Ted Harvey knows operating a snow plow in Portland seems a little absurd.
"People think we're crazy because we're out with snow plows in sunny, dry weather," he says. "They say, 'What are you guys doing? How are you spending our money?'"
But on those rare occasions when the snow does come down here, there might not be a more important job. Harvey would know: He spent 13 years behind the wheel of a plow, retiring from active duty in 2017 to serve as a mentor to younger drivers that come through the Portland Bureau of Transportation each hiring season. And as Harvey will tell you, operating a plow is no casual roll through winter wonderland.
"You can't relax in our seat when you're in downtown areas or in a real high-end or busy residential area," says Harvey, 60, a stocky man with calloused hands and a goatee. "You're on heightened alert because you are constantly splitting your peripheral, what people are doing, what's going on."
The bureau has 112 employees trained as plow drivers. If snow comes, it's on them to take up a shift of up to 12 hours in a vehicle so heavy that if a pedestrian gets in its way by accident, it's more prudent to try to crash into a parked car or a building than steer out of the way.
Since there's no guarantee snow will come to Portland on any given year, there is no one in Portland whose job is exclusively to move snow.

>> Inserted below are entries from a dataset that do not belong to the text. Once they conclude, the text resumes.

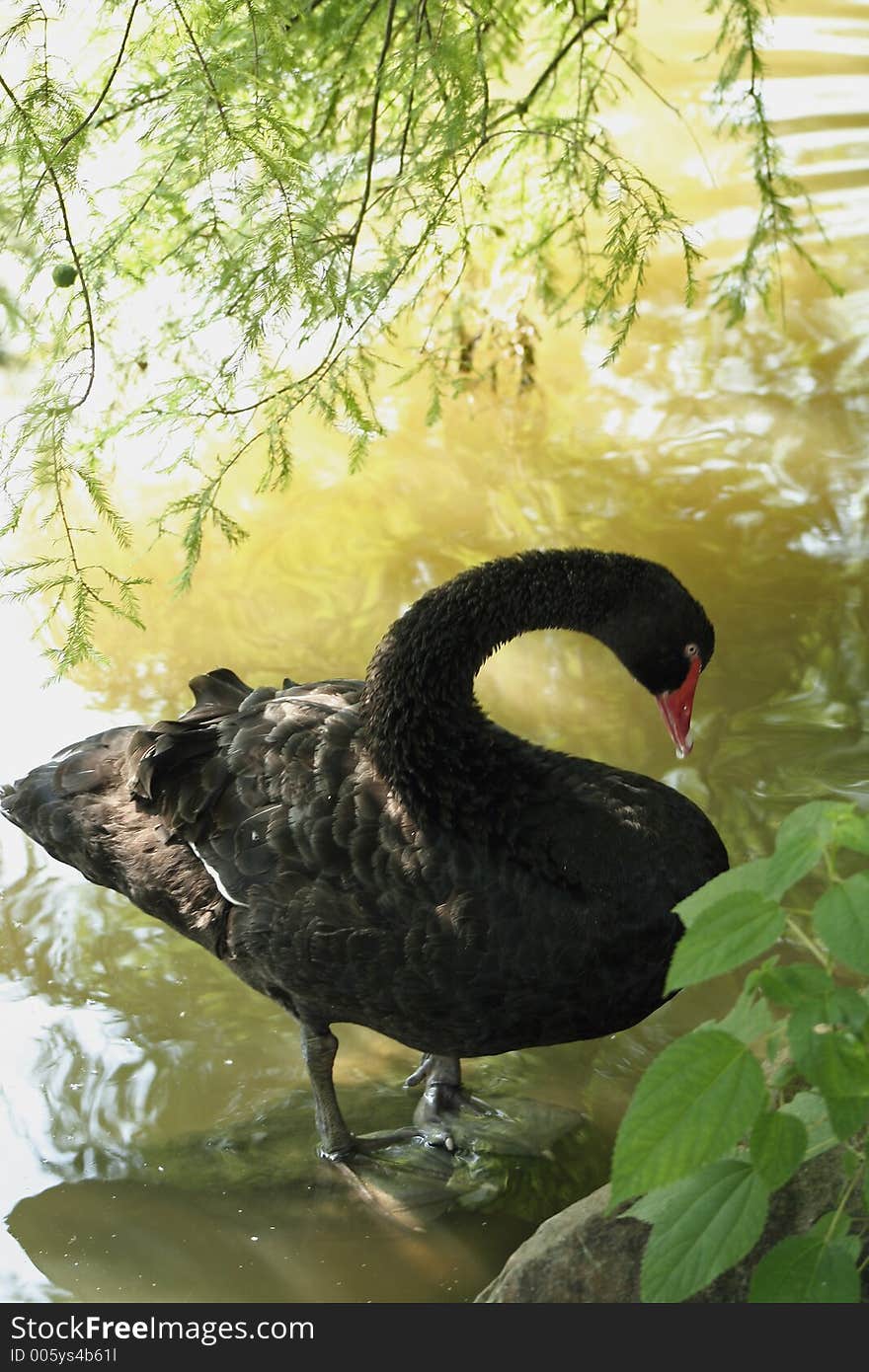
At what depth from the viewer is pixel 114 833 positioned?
3209 mm

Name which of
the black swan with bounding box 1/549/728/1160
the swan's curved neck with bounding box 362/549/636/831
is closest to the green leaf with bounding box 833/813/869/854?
the black swan with bounding box 1/549/728/1160

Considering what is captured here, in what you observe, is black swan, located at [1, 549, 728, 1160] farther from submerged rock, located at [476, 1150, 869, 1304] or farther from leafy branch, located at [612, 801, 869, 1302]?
leafy branch, located at [612, 801, 869, 1302]

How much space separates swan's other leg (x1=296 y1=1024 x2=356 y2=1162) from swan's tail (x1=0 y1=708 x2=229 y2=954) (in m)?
0.30

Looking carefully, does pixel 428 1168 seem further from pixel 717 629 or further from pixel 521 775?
pixel 717 629

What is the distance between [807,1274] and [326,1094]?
161 centimetres

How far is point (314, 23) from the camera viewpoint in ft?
12.9

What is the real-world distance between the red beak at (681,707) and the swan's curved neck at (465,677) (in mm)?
215

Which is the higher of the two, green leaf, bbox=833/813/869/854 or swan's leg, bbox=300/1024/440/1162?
green leaf, bbox=833/813/869/854

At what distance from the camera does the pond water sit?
2.92 meters

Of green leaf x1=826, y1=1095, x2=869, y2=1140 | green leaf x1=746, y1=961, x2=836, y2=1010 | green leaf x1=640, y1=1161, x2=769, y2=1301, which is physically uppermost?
green leaf x1=746, y1=961, x2=836, y2=1010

Harvey works primarily as a concrete finisher, but he signed up as a plow driver in 2003 for overtime and found himself enjoying it more than he expected.

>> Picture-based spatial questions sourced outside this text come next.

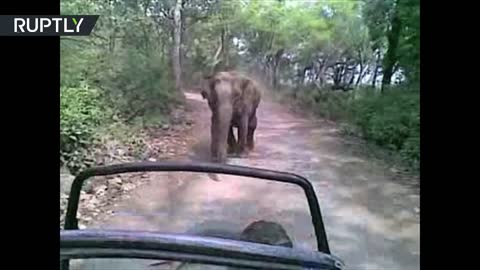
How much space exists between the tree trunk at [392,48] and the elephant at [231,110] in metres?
0.46

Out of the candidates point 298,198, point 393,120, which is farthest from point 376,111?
point 298,198

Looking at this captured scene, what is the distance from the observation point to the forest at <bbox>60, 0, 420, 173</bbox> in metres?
2.04

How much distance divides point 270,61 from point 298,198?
1.69 feet

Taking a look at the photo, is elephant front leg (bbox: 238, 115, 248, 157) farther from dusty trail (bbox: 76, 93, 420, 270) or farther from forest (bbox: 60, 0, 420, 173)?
forest (bbox: 60, 0, 420, 173)

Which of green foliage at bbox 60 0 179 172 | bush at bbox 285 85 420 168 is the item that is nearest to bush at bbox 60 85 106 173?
green foliage at bbox 60 0 179 172

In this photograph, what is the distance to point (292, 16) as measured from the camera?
2070 millimetres

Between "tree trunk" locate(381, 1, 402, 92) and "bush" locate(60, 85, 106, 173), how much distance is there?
3.38 ft

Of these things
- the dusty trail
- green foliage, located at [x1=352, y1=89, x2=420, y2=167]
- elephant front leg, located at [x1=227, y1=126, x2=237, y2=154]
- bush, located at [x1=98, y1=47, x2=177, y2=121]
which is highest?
bush, located at [x1=98, y1=47, x2=177, y2=121]

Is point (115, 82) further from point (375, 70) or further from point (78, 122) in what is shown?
point (375, 70)

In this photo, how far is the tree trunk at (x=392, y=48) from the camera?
204 cm

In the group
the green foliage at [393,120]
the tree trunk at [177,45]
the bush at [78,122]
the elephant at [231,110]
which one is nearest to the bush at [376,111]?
the green foliage at [393,120]

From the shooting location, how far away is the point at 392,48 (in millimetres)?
2072

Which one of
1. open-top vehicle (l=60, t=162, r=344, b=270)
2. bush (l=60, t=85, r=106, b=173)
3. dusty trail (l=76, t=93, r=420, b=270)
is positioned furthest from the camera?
dusty trail (l=76, t=93, r=420, b=270)
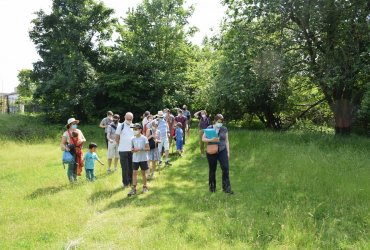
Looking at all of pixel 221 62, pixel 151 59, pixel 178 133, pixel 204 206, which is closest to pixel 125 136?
pixel 204 206

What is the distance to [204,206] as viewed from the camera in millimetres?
7742

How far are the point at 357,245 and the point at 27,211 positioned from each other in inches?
248

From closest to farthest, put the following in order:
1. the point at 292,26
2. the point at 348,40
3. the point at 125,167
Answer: the point at 125,167 → the point at 348,40 → the point at 292,26

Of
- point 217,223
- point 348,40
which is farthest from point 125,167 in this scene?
point 348,40

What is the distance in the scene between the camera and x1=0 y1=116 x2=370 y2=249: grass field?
594 cm

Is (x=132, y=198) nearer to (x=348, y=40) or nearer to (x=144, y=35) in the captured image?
(x=348, y=40)

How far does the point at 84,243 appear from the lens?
585 centimetres

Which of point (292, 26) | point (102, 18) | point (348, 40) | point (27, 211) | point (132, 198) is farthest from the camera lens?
point (102, 18)

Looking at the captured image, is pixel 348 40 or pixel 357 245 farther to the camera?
pixel 348 40

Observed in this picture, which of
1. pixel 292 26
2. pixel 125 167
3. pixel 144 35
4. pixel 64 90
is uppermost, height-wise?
pixel 144 35

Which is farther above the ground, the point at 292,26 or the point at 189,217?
the point at 292,26

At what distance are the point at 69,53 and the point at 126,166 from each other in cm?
1940

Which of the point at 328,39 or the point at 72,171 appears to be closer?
the point at 72,171

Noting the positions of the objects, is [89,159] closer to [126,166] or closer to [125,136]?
[126,166]
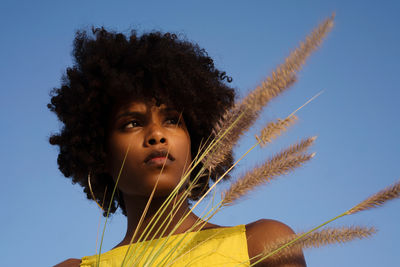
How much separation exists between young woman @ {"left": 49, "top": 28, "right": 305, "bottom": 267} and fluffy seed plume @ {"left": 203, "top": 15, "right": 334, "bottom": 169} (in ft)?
1.49

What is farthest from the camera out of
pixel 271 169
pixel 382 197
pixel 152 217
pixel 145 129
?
pixel 152 217

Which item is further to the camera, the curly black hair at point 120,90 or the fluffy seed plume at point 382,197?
the curly black hair at point 120,90

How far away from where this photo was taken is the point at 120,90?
2.52 metres

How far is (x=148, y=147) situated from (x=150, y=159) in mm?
65

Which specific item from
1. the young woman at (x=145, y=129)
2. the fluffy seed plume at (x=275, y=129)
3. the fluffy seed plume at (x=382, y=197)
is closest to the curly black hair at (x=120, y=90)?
the young woman at (x=145, y=129)

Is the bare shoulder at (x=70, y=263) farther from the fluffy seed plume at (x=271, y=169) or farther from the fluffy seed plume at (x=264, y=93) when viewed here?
the fluffy seed plume at (x=271, y=169)

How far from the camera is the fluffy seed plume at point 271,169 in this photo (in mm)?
1547

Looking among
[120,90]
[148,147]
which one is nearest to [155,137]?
[148,147]

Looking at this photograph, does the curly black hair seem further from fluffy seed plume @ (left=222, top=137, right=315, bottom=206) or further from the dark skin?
fluffy seed plume @ (left=222, top=137, right=315, bottom=206)

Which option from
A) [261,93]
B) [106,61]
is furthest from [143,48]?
[261,93]

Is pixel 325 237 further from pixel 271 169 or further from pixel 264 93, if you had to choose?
pixel 264 93

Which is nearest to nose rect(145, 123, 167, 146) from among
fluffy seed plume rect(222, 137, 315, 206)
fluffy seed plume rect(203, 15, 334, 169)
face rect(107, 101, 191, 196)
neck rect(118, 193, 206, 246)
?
face rect(107, 101, 191, 196)

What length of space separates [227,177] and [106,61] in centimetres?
103

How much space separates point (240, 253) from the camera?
2.06 m
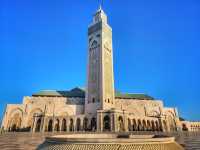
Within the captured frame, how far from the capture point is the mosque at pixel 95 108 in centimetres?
3734

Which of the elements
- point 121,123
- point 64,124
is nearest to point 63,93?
point 64,124

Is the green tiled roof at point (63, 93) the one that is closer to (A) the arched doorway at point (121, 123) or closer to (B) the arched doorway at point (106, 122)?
(B) the arched doorway at point (106, 122)

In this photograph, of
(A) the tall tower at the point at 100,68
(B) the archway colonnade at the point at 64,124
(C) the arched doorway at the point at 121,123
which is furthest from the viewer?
(A) the tall tower at the point at 100,68

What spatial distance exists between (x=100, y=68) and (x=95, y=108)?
1009cm

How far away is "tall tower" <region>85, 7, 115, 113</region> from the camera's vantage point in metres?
40.8

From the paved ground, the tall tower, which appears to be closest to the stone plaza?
the tall tower

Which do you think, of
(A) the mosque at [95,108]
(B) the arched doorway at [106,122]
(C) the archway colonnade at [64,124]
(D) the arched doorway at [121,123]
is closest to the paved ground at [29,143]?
(A) the mosque at [95,108]

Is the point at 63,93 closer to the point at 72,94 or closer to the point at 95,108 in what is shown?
the point at 72,94

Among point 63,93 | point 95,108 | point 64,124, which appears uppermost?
point 63,93

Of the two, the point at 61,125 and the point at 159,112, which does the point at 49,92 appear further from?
the point at 159,112

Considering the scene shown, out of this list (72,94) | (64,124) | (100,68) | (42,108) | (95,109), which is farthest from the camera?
(72,94)

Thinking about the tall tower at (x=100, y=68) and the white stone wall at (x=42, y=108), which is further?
the white stone wall at (x=42, y=108)

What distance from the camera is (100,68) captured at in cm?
4234

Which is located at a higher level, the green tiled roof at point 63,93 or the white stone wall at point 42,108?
the green tiled roof at point 63,93
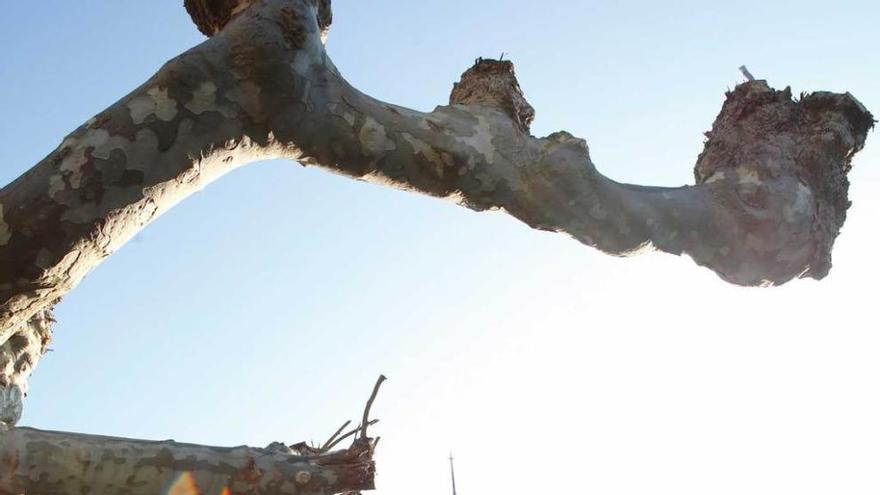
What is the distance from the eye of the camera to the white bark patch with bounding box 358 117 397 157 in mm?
2885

"I loved the plow," he says. "I loved the views at night. I loved the whole deal."
Each plow driver is designated a day or night shift and certain areas of town. Drivers focus on "primary streets"—busy thoroughfares served by buses and streetcars—before turning their attention to smaller, residential "secondary streets." PBOT surveys about 1,750 miles of Portland roadway in total.
Harvey's haunts were Northwest Portland, home to many high roads that become treacherous in winter, and what PBOT calls the CBD—the Central Business District, or downtown.
Downtown pedestrians are often snowed off the sidewalk and are forced to step into the street—the path of the plow. That's just one of the many dangers to which drivers are constantly on heightened alert: cars pulling out in front of the plow, tree limbs and wires covered in ice with the potential to fall, all on slippery streets with low visibility.
"It gets hard to see," says Harvey. "We have our lights flashing. They reflect off buildings, reflect off vehicles. We have the front flashers going, we have the back ones going, we're constantly looking around."
Then there are the victims of winter hazards drivers occasionally encounter—especially on Germantown Road, that tree-lined, serpentine street that winds up to Skyline Boulevard a thousand feet above sea level.
"There are so many vehicles that run off that road, I can't tell you how many," says Harvey. "Within an hour or two, you'll have four or five vehicles."
In one case, Harvey had to call the police to rescue a car that had veered off the side of the road.
"They landed against a tree that stopped them from going another 50 or 100 feet down to a creek below," he says. "We were already traveling on that lane, and we come back around again and we noticed this dirty snow and tracks, so we stopped and we looked down and they were over the edge. They weren't injured, but they were freezing."
Such hazards explain the intensive yearly training. PBOT maintains an obstacle course for plows at Sunderland Yard in Northeast Portland. The vehicles—which are trucks with modifications, not the romantic little machines we know from the "Mr. Plow" episode of The Simpsons—run it fully equipped.
Plow drivers relearn every October and November how to put on various chains and sanders and operate each of the three sizes of trucks used in plowing. If routes change or new roads are added in the city, they're considered in the obstacle course. The yearly event is as much about PR as training—PBOT encourages news crews to cover the course and even allows civilians to take the wheel from time to time, to encourage Portlanders to appreciate the difficulty of driving a plow and the dangers posed by a truck loaded with gravel and heavy machinery.
But plowing also has a humanitarian aspect: clearing paths for emergency responders, making wheelchair ramps accessible, even helping out the homeless. Harvey brought coffee, extra sandwiches, and extra boots ("I get a boot allowance") on his trips in case he encountered someone in need.
"That guy, you could hear the yell from your office," he says of one homeless man he helped out. "He was so dang happy running down the street with the boots on his feet."
Moments like that might help explain why someone would want a gig requiring taking long shifts with little warning and an alarming risk of accidents. But Harvey offers a different explanation: "Maybe I like being on the edge."